━━━━━ Brano di testo ━━━━━

E fu il triplete: campionato, Coppa Italia, Champions.
«Missione compiuta. Ero fiero che la stessa famiglia avesse rivinto la Coppa quasi mezzo secolo dopo. Per la prima volta mi sono sentito degno di mio padre; anche se lui resta inarrivabile. Ancora oggi mi capita di trovare persone che mi parlano di lui, che gli devono qualcosa».
Quali persone?
«Vado a Firenze da Giorgio Pinchiorri, tre stelle Michelin, e non mi fa pagare. Penso: sarà interista. Torno con Renzi sindaco, e non mi fa pagare. Penso: sarà amico di Renzi. Poi torno da solo, e di nuovo non vuol farmi pagare. Stavolta insisto: voglio il conto. E Pinchiorri mi rivela che lo fa per mio padre. Tanto tempo fa gli aveva dato un consiglio che gli aveva cambiato la vita».
Quanti soldi le è costata l’Inter in tutti questi anni?
«Questo non me lo potete chiedere. Non lo so, e non ve lo direi. Il calcio non è business; è passione. E le passioni non hanno prezzo».
Ora l’Inter è cinese, forse ancora per poco.

━━━━━ Sezione dati ━━━━━

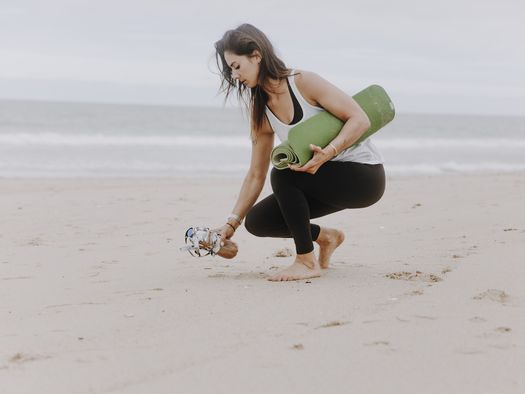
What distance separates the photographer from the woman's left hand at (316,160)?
3.59 m

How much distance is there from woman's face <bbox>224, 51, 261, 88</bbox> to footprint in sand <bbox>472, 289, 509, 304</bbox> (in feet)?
4.92

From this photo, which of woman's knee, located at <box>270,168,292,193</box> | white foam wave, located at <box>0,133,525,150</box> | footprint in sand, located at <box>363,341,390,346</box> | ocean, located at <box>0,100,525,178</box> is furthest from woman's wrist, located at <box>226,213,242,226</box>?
white foam wave, located at <box>0,133,525,150</box>

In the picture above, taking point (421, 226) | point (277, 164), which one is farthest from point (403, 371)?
point (421, 226)

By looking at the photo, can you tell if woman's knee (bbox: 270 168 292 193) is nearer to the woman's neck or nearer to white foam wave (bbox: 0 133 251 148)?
the woman's neck

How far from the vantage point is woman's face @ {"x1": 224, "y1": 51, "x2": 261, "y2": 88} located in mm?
3693

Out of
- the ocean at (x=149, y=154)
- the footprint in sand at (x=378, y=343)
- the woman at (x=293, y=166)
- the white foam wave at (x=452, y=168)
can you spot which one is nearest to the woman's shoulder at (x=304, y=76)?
the woman at (x=293, y=166)

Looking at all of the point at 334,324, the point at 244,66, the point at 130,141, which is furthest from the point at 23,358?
the point at 130,141

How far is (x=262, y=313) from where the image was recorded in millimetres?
3176

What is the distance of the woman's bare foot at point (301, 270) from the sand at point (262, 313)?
0.21ft

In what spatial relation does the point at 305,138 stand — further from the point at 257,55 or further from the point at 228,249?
the point at 228,249

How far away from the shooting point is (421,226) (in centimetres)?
599

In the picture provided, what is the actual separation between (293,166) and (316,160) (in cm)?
12

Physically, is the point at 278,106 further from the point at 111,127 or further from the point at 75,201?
the point at 111,127

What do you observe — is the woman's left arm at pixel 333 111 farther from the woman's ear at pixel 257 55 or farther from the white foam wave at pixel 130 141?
the white foam wave at pixel 130 141
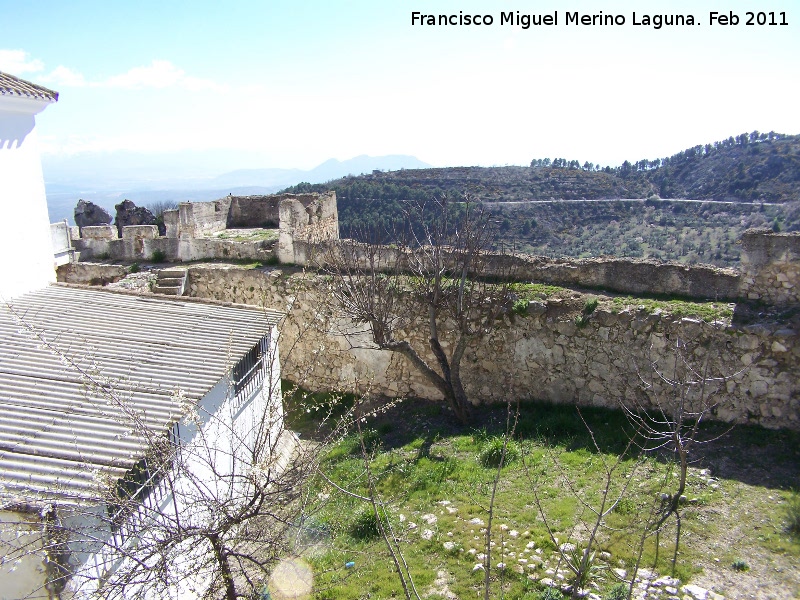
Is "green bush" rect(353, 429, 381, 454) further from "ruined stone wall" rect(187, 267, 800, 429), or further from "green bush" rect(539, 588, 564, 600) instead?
"green bush" rect(539, 588, 564, 600)

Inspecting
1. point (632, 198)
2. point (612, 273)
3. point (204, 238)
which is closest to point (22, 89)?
point (204, 238)

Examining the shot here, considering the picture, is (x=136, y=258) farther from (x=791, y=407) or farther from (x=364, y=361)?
(x=791, y=407)

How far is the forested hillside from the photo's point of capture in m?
25.2

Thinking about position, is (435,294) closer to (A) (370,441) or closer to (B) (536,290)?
(B) (536,290)

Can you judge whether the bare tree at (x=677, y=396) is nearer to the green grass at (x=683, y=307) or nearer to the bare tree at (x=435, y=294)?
the green grass at (x=683, y=307)

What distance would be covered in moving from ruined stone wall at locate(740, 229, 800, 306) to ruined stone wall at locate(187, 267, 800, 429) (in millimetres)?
911

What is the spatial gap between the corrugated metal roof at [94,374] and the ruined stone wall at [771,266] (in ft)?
24.0

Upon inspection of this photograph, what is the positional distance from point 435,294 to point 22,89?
7866 millimetres

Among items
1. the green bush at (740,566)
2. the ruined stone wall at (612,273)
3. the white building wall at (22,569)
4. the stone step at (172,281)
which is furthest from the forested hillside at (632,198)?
the white building wall at (22,569)

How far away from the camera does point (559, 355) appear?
9734 millimetres

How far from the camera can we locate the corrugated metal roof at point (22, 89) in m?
9.55

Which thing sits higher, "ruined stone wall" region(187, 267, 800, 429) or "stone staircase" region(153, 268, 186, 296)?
"stone staircase" region(153, 268, 186, 296)

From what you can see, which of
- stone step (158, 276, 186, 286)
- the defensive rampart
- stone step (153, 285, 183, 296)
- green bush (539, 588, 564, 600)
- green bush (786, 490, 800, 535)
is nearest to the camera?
green bush (539, 588, 564, 600)

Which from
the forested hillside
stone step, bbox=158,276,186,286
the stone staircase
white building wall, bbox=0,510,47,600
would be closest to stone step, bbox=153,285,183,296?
the stone staircase
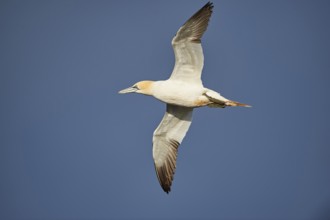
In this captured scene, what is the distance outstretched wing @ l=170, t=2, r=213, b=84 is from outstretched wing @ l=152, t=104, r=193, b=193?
1.23 meters

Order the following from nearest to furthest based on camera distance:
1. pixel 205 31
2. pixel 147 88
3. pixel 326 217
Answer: pixel 205 31 < pixel 147 88 < pixel 326 217

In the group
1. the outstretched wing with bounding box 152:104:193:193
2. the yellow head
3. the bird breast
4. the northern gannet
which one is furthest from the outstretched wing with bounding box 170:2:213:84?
the outstretched wing with bounding box 152:104:193:193

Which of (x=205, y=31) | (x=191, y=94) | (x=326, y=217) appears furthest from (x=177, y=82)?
(x=326, y=217)

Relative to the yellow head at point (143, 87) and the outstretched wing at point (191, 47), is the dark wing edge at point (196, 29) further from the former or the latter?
the yellow head at point (143, 87)

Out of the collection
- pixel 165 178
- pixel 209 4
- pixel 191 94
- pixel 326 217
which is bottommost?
pixel 326 217

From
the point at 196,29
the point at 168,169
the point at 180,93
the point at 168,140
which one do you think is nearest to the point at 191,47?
the point at 196,29

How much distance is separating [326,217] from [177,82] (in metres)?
60.7

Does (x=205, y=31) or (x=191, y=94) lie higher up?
(x=205, y=31)

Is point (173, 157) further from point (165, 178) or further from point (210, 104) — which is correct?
point (210, 104)

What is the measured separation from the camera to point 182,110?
15.4 m

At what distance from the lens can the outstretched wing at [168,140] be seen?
15.5 m

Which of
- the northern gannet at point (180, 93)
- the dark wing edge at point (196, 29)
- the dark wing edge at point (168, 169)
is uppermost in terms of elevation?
the dark wing edge at point (196, 29)

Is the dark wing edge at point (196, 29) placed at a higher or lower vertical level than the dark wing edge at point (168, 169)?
higher

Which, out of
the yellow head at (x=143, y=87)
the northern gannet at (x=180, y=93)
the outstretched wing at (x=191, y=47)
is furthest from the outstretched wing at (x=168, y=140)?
the outstretched wing at (x=191, y=47)
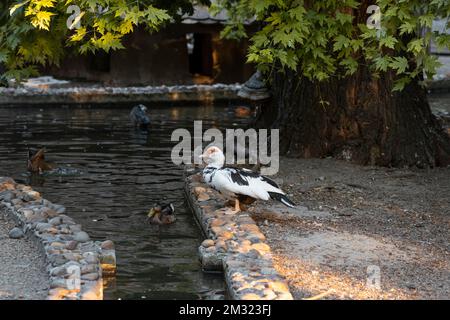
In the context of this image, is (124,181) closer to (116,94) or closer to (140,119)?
(140,119)

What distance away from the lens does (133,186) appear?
45.4ft

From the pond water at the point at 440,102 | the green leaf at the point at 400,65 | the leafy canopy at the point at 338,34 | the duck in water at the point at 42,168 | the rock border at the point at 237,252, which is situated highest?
the leafy canopy at the point at 338,34

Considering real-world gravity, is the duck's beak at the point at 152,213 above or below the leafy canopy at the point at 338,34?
below

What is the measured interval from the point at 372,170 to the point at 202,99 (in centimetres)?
1240

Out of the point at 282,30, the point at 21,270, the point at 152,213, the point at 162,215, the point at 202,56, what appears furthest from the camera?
the point at 202,56

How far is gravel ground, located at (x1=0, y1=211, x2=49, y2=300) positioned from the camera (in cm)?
802

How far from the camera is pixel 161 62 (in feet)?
91.4

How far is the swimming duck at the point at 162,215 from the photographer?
11352 millimetres

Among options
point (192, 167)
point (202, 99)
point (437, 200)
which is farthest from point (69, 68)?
point (437, 200)

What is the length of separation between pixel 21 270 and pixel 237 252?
6.92ft

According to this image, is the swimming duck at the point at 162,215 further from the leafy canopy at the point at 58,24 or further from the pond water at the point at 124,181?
the leafy canopy at the point at 58,24

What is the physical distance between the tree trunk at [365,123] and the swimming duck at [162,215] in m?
3.91

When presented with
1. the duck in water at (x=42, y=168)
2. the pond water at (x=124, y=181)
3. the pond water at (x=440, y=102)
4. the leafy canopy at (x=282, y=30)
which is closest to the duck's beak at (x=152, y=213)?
A: the pond water at (x=124, y=181)

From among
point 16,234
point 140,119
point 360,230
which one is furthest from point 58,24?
point 140,119
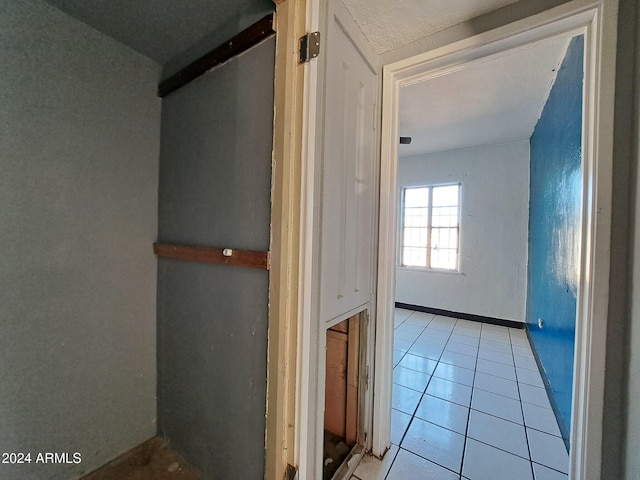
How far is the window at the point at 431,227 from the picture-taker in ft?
13.6

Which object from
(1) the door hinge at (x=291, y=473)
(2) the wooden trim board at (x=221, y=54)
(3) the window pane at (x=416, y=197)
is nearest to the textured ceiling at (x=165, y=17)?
(2) the wooden trim board at (x=221, y=54)

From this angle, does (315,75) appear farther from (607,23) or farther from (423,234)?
(423,234)

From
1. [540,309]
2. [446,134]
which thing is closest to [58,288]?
[540,309]

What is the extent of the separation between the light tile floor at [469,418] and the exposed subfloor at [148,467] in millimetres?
904

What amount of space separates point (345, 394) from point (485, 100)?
288 cm

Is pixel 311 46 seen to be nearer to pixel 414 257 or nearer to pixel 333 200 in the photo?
pixel 333 200

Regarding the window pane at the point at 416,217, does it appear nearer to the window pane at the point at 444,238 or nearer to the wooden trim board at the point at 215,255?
the window pane at the point at 444,238

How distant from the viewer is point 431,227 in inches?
171

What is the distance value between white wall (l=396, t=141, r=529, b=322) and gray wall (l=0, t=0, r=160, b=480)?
13.0ft

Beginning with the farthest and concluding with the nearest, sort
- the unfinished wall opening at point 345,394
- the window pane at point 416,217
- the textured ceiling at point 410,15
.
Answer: the window pane at point 416,217
the unfinished wall opening at point 345,394
the textured ceiling at point 410,15

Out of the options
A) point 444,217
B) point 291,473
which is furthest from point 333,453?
point 444,217

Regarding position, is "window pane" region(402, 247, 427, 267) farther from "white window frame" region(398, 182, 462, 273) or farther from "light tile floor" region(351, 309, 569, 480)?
"light tile floor" region(351, 309, 569, 480)

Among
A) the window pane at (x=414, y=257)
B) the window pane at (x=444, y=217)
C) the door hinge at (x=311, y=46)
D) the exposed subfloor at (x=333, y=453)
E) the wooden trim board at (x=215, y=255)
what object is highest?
the door hinge at (x=311, y=46)

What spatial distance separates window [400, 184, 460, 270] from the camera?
4.13 m
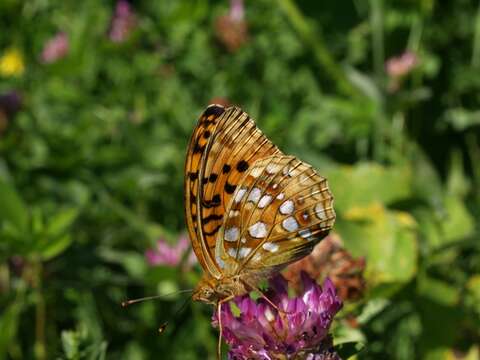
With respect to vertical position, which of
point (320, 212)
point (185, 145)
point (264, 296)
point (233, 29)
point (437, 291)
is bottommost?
point (437, 291)

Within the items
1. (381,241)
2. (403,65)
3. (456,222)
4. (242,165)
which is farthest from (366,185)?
(242,165)

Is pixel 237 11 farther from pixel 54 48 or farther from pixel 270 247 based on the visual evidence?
pixel 270 247

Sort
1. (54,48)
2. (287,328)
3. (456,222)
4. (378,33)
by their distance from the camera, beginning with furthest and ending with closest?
(54,48)
(378,33)
(456,222)
(287,328)

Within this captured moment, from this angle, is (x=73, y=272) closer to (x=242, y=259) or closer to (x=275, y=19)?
(x=242, y=259)

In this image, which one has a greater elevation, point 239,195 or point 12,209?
point 12,209

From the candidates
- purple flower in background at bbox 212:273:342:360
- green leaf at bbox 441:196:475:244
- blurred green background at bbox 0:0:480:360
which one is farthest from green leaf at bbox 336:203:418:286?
purple flower in background at bbox 212:273:342:360

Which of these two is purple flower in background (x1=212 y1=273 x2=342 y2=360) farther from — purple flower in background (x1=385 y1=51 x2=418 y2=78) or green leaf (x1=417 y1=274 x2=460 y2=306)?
purple flower in background (x1=385 y1=51 x2=418 y2=78)

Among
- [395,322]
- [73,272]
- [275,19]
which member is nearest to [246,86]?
[275,19]
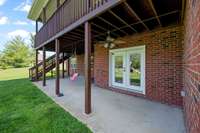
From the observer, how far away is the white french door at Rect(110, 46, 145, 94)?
6217 millimetres

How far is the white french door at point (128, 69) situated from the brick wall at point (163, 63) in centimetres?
33

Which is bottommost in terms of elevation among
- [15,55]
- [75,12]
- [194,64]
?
[194,64]

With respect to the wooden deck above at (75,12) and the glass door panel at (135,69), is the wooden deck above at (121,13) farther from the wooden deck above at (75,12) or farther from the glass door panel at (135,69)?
the glass door panel at (135,69)

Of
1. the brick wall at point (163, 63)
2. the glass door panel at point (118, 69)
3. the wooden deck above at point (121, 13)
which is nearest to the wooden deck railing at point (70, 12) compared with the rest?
the wooden deck above at point (121, 13)

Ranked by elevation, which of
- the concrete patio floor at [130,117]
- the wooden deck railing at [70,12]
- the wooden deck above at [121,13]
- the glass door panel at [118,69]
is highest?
the wooden deck railing at [70,12]

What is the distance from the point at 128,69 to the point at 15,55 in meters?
38.3

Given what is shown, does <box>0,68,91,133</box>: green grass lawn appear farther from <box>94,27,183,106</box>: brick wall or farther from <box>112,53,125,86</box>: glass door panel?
<box>112,53,125,86</box>: glass door panel

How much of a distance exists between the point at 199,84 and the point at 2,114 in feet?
17.1

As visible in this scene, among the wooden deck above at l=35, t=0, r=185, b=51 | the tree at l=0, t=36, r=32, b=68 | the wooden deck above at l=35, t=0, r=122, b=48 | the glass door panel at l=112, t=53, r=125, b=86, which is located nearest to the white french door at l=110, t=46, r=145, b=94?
the glass door panel at l=112, t=53, r=125, b=86

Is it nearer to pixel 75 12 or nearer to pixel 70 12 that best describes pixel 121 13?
pixel 75 12

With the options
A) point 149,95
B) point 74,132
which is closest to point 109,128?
point 74,132

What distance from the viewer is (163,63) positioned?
5.33 meters

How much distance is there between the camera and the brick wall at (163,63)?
16.2 ft

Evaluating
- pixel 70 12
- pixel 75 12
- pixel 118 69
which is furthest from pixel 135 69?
pixel 70 12
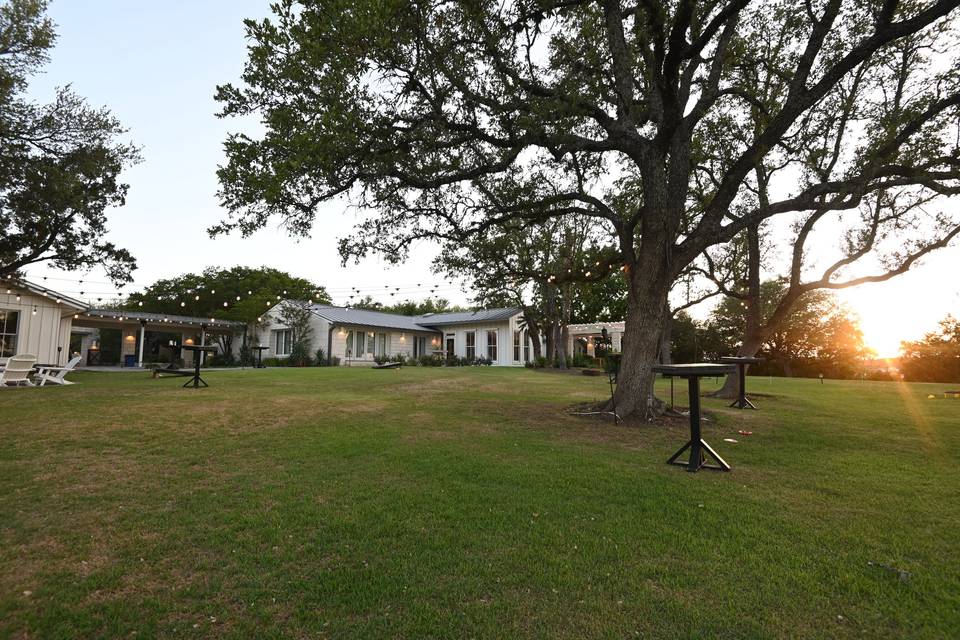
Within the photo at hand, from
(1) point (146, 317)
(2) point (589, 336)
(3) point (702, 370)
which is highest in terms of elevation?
(1) point (146, 317)

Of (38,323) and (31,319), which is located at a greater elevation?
(31,319)

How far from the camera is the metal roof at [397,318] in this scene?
2572 cm

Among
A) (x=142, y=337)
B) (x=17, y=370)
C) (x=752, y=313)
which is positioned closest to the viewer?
(x=17, y=370)

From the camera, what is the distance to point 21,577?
2270mm

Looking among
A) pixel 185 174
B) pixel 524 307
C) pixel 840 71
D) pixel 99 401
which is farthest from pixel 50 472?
pixel 524 307

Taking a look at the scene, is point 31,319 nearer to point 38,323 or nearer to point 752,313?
point 38,323

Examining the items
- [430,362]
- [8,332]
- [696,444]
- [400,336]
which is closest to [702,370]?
[696,444]

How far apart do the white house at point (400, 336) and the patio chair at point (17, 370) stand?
13.4m

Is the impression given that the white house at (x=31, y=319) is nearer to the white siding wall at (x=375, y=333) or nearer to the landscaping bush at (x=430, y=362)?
the white siding wall at (x=375, y=333)

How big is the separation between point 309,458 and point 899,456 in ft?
22.9

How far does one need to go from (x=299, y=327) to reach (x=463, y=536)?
81.4 feet

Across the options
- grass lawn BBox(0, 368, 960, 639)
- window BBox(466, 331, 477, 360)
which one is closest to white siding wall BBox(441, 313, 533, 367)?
window BBox(466, 331, 477, 360)

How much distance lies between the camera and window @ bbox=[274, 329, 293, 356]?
25.9 meters

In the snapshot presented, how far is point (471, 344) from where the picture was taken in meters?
29.2
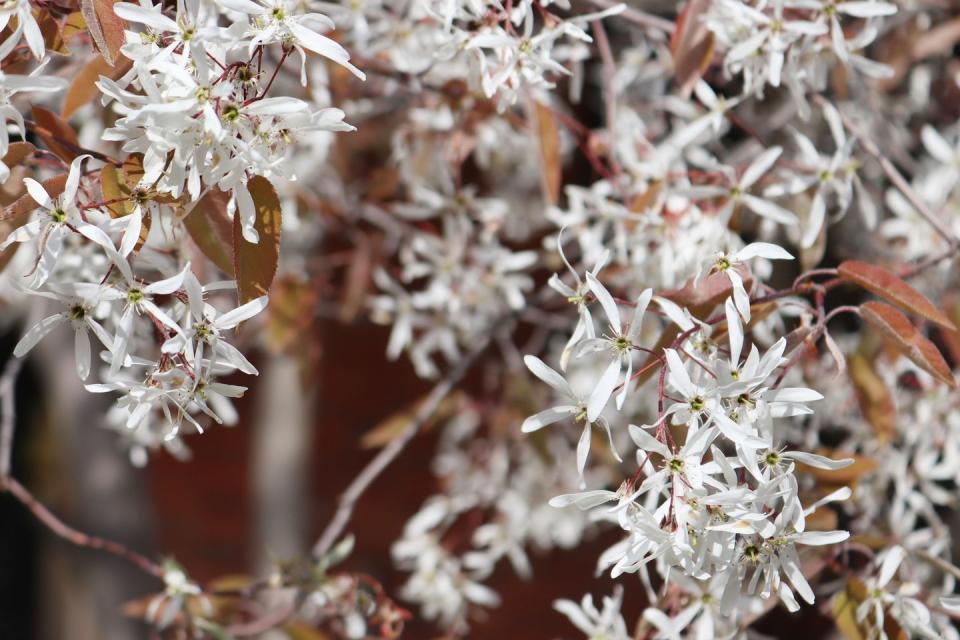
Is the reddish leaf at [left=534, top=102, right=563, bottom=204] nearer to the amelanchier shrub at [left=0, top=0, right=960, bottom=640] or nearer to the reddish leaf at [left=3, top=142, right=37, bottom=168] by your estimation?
the amelanchier shrub at [left=0, top=0, right=960, bottom=640]

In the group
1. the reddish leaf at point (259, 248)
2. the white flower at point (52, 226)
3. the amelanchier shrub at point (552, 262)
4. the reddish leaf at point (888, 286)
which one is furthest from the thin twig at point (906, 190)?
the white flower at point (52, 226)

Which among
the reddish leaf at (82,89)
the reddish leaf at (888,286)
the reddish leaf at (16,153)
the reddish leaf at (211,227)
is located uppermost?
the reddish leaf at (16,153)

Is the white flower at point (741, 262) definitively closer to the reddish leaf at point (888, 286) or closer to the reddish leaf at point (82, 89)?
the reddish leaf at point (888, 286)

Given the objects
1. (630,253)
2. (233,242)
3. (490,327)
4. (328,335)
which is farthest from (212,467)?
(233,242)

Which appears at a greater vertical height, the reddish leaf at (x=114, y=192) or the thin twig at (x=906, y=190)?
the reddish leaf at (x=114, y=192)

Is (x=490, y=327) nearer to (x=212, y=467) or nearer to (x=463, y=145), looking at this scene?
(x=463, y=145)

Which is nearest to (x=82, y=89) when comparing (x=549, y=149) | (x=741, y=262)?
(x=549, y=149)
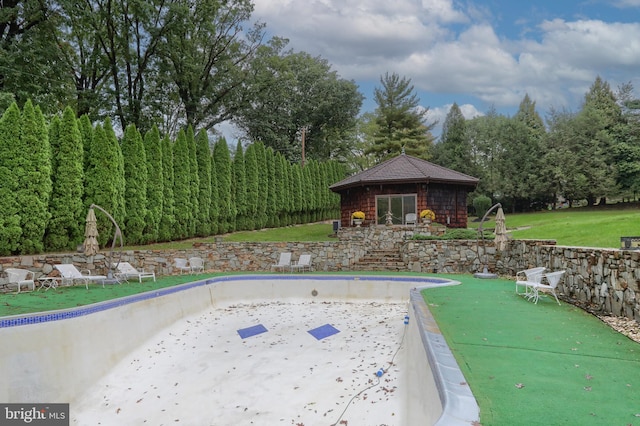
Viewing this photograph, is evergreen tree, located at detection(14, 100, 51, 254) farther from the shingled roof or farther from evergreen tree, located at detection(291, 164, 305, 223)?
evergreen tree, located at detection(291, 164, 305, 223)

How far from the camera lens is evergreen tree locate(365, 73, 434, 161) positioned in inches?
1476

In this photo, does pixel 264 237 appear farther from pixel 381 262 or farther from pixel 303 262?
pixel 381 262

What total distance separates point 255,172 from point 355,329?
47.6 feet

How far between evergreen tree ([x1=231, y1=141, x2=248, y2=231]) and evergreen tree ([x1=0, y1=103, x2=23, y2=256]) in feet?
34.5

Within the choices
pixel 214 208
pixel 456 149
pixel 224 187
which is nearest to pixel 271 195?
pixel 224 187

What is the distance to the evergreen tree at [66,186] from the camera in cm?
1214

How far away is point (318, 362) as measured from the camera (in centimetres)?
765

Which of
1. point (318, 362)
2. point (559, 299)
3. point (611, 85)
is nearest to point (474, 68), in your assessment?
point (611, 85)

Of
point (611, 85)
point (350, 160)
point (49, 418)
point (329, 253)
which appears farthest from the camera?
point (350, 160)

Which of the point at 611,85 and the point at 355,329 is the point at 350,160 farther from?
the point at 355,329

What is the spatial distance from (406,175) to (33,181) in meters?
16.1

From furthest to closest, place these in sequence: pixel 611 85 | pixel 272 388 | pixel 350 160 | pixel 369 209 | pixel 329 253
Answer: pixel 350 160 → pixel 611 85 → pixel 369 209 → pixel 329 253 → pixel 272 388

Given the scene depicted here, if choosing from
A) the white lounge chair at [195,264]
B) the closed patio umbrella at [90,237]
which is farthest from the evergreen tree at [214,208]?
the closed patio umbrella at [90,237]

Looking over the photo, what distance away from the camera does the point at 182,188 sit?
1722 cm
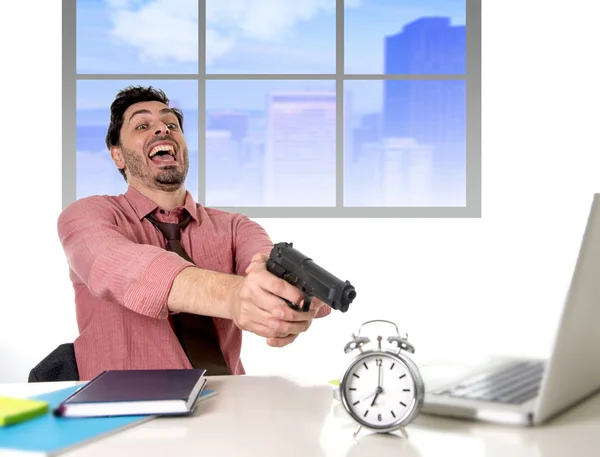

━━━━━

Compiti da svolgere
a) Nel brano sull'Inter, per quale motivo Giorgio Pinchiorri rifiuta di far pagare il conto?
b) Traduci in inglese la frase del brano sull'Inter «Il calcio non è business; è passione.»
c) Riprendi il brano sull'Inter e proseguilo dopo l'ultima frase riportata.

Risposte ai compiti
a) Perché, tanto tempo prima, il padre di chi parla gli aveva dato un consiglio che gli aveva cambiato la vita.

b) Football isn't business; it's passion.

c)
«Gli Zhang, sia il padre sia il figlio, mi sono sempre parsi in buona fede. All’inizio mi chiedevano di parlare ai giocatori, di motivarli. Ma oggi reggere a lungo nel calcio è impossibile. Ogni anno le perdite raddoppiano o quasi: 50 milioni, 100 milioni, 150 milioni...».
Come finirà?
«Forse arriverà un fondo americano. Ma attenti alla speculazione. Il calcio non è costruito per fare soldi. Gli americani vorrebbero trasformarlo in spettacolo. Show-business. Ma non so se in Italia sarà mai possibile».
Chi vincerà il campionato?
«Potrebbe davvero essere l’anno del Napoli. Anche il Milan fa paura. L’Inter ha una struttura forte; ma poi sul più bello si smarrisce».
Cosa pensa di Berlusconi?
«Lo considero un amico. Come imprenditore lo stimo molto».
E come politico?
«Non vorrei perdere la sua amicizia».
È vero che lei ha rifiutato di candidarsi a sindaco di Milano?
«Sì, per tre volte. E forse ho sbagliato. È un po’ un rimpianto: mi sarebbe piaciuto».
Quando accadde la prima volta?
«Nel 1993, quando poi vinse la Lega. Andai a chiedere consiglio al milanese che stimavo di più».
Chi?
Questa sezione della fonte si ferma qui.